▸ **TASK DETAILS**: Comb the records below for the string "https" and copy each line where it turns up.

::::

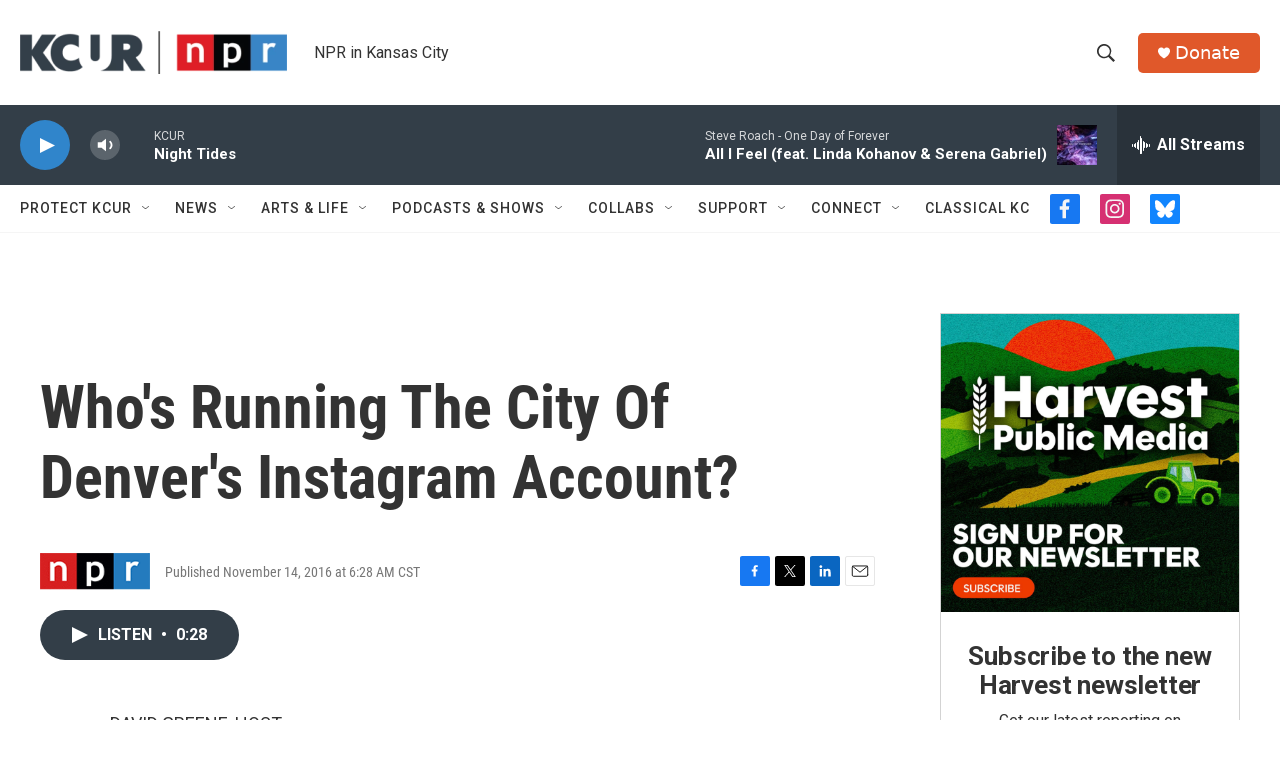

--- FILE ---
content_type: text/html; charset=utf-8
request_url: https://www.google.com/recaptcha/api2/aframe
body_size: 267
content:
<!DOCTYPE HTML><html><head><meta http-equiv="content-type" content="text/html; charset=UTF-8"></head><body><script nonce="C4GoHGGQa0ldY7q1vvFTHw">/** Anti-fraud and anti-abuse applications only. See google.com/recaptcha */ try{var clients={'sodar':'https://pagead2.googlesyndication.com/pagead/sodar?'};window.addEventListener("message",function(a){try{if(a.source===window.parent){var b=JSON.parse(a.data);var c=clients[b['id']];if(c){var d=document.createElement('img');d.src=c+b['params']+'&rc='+(localStorage.getItem("rc::a")?sessionStorage.getItem("rc::b"):"");window.document.body.appendChild(d);sessionStorage.setItem("rc::e",parseInt(sessionStorage.getItem("rc::e")||0)+1);localStorage.setItem("rc::h",'1768799869363');}}}catch(b){}});window.parent.postMessage("_grecaptcha_ready", "*");}catch(b){}</script></body></html>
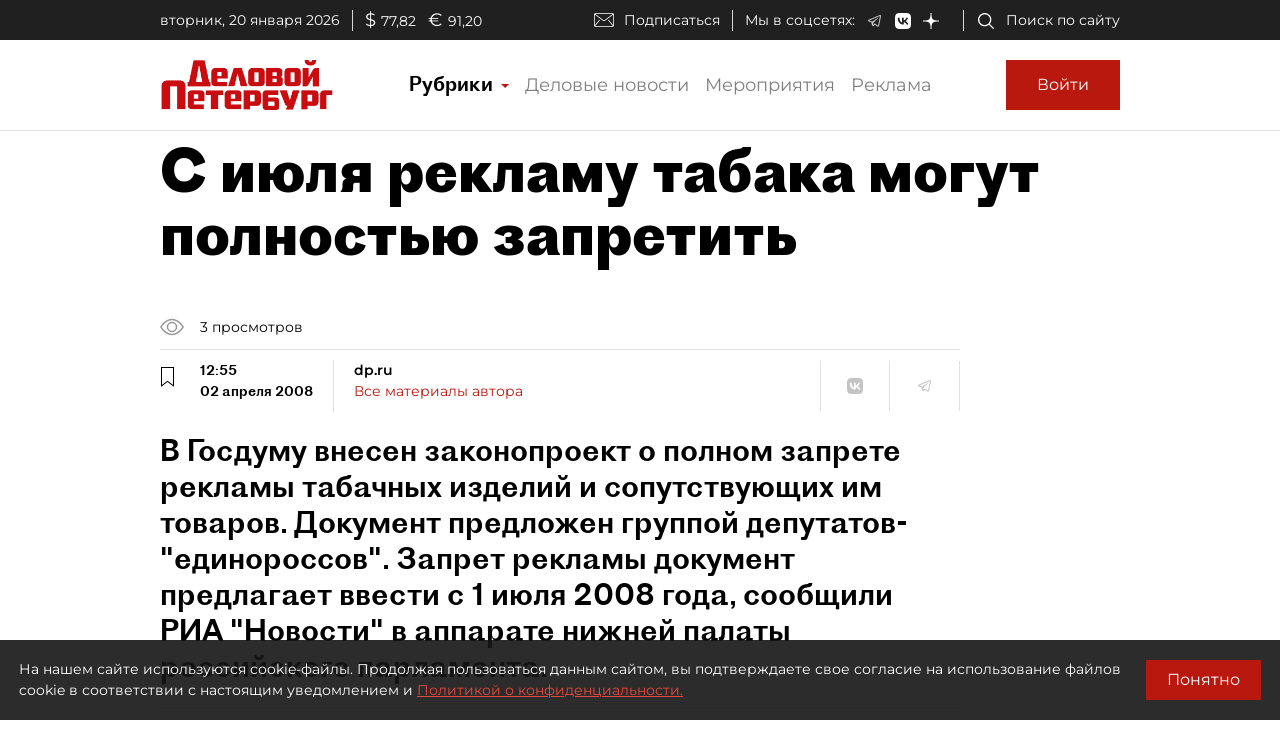

--- FILE ---
content_type: application/javascript
request_url: https://smi2.ru/counter/settings?payload=COmNAxiIq8HgvTM6JDM2MDM3NTUxLTk0YzktNGQ3Yy1hNmQyLTFmODZjM2RlZjEzNQ&cb=_callbacks____0mkmrg8v5
body_size: 1512
content:
_callbacks____0mkmrg8v5("[base64]");

--- FILE ---
content_type: image/svg+xml
request_url: https://www.dp.ru/assets/images/ctrl-key.svg
body_size: 310
content:
<?xml version="1.0" encoding="utf-8"?>
<svg width="232" height="183" viewBox="0 0 232 183" xmlns="http://www.w3.org/2000/svg">
	<g transform="matrix(1, 0, 0, 1, 0, 25)">
	  <rect fill="none" stroke-width="3" stroke="#a5a5a5" stroke-linejoin="round" x="2" y="2" width="228.299" height="154.432" ry="18.298" rx="18.298" id="imagebot_9"/>
	  <text fill="#a2a2a2" stroke-width="0" text-anchor="middle" font-family="Sans-serif" x="115.452" y="114.47" label="Livello 1" font-size="80px" id="imagebot_2" style="white-space: pre; font-size: 92.7px;">Ctrl</text>
	</g>
</svg>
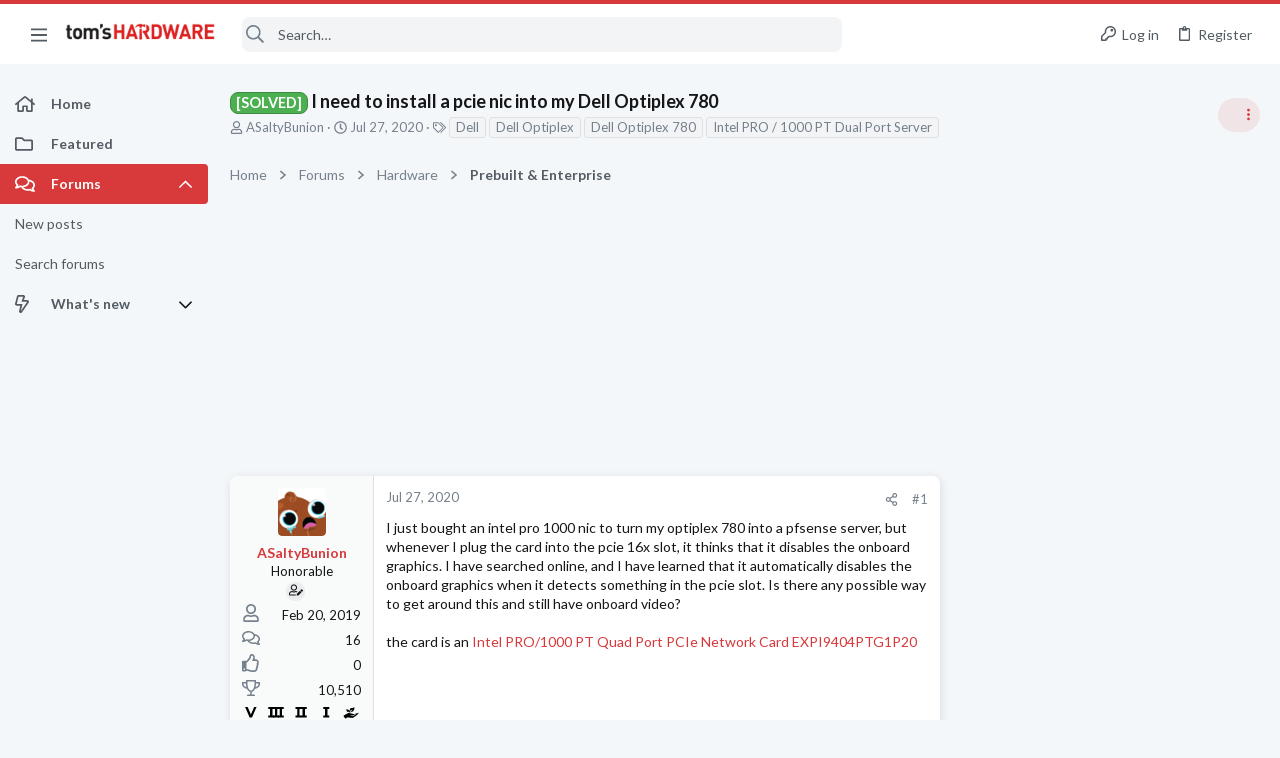

--- FILE ---
content_type: image/svg+xml
request_url: https://forums.tomshardware.com/data/medias/svg/Barebones_2-Authority.svg
body_size: 1067
content:
<svg id="Layer_1" data-name="Layer 1" xmlns="http://www.w3.org/2000/svg" viewBox="0 0 100 100"><title>Barebones_2-Authority</title><polygon points="38.75 97.41 34.12 100 35.15 94.79 31.25 91.18 36.52 90.56 38.75 85.73 40.98 90.56 46.25 91.18 42.35 94.79 43.38 100 38.75 97.41"/><polygon points="61.25 97.41 56.62 100 57.65 94.79 53.75 91.18 59.02 90.56 61.25 85.73 63.48 90.56 68.75 91.18 64.85 94.79 65.89 100 61.25 97.41"/><g id="_Group_" data-name="&lt;Group&gt;"><path d="M90.75,78,86,82.35a3,3,0,0,1-4.18-.16l-29-31.31L40,62.81A15.86,15.86,0,0,1,18.68,82.74l8-7.46a3.65,3.65,0,0,0,.19-5.16l-3.49-3.75a3.65,3.65,0,0,0-5.16-.18l-8,7.46a15.87,15.87,0,0,1,21.4-19.88l12.84-12-6.57-7.09,9-8.38,6.55,7.07,7-6.49A15.87,15.87,0,0,1,81.81,7l-8,7.47a3.65,3.65,0,0,0-.19,5.15l3.49,3.75a3.65,3.65,0,0,0,5.16.19l8-7.47A15.86,15.86,0,0,1,68.87,36l-7,6.51,29,31.34A3,3,0,0,1,90.75,78Z"/><path d="M51.85,9.94l.68.75L41.1,21.27,44.51,25,36.68,32.2l-3.4-3.68-3.69,3.42L17.38,18.77l3.69-3.42-2.58-2.78,7.83-7.25,2.62,2.82A17,17,0,0,1,51.85,9.94Z"/><path d="M26.46,32.5a1.72,1.72,0,0,1-.09,2.42l-5.31,4.92a1.73,1.73,0,0,1-2.43-.09L8.76,29.09a1.73,1.73,0,0,1,.09-2.43l5.31-4.91a1.7,1.7,0,0,1,2.42.09Z"/></g></svg>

::::

▸ **TASK RESULT**:
request_url: https://www.google.com/recaptcha/api2/aframe
<!DOCTYPE HTML><html><head><meta http-equiv="content-type" content="text/html; charset=UTF-8"></head><body><script nonce="C4GoHGGQa0ldY7q1vvFTHw">/** Anti-fraud and anti-abuse applications only. See google.com/recaptcha */ try{var clients={'sodar':'https://pagead2.googlesyndication.com/pagead/sodar?'};window.addEventListener("message",function(a){try{if(a.source===window.parent){var b=JSON.parse(a.data);var c=clients[b['id']];if(c){var d=document.createElement('img');d.src=c+b['params']+'&rc='+(localStorage.getItem("rc::a")?sessionStorage.getItem("rc::b"):"");window.document.body.appendChild(d);sessionStorage.setItem("rc::e",parseInt(sessionStorage.getItem("rc::e")||0)+1);localStorage.setItem("rc::h",'1768799869363');}}}catch(b){}});window.parent.postMessage("_grecaptcha_ready", "*");}catch(b){}</script></body></html>
request_url: https://smi2.ru/counter/settings?payload=COmNAxiIq8HgvTM6JDM2MDM3NTUxLTk0YzktNGQ3Yy1hNmQyLTFmODZjM2RlZjEzNQ&cb=_callbacks____0mkmrg8v5
request_url: https://www.dp.ru/assets/images/ctrl-key.svg
request_url: https://forums.tomshardware.com/data/medias/svg/Barebones_2-Authority.svg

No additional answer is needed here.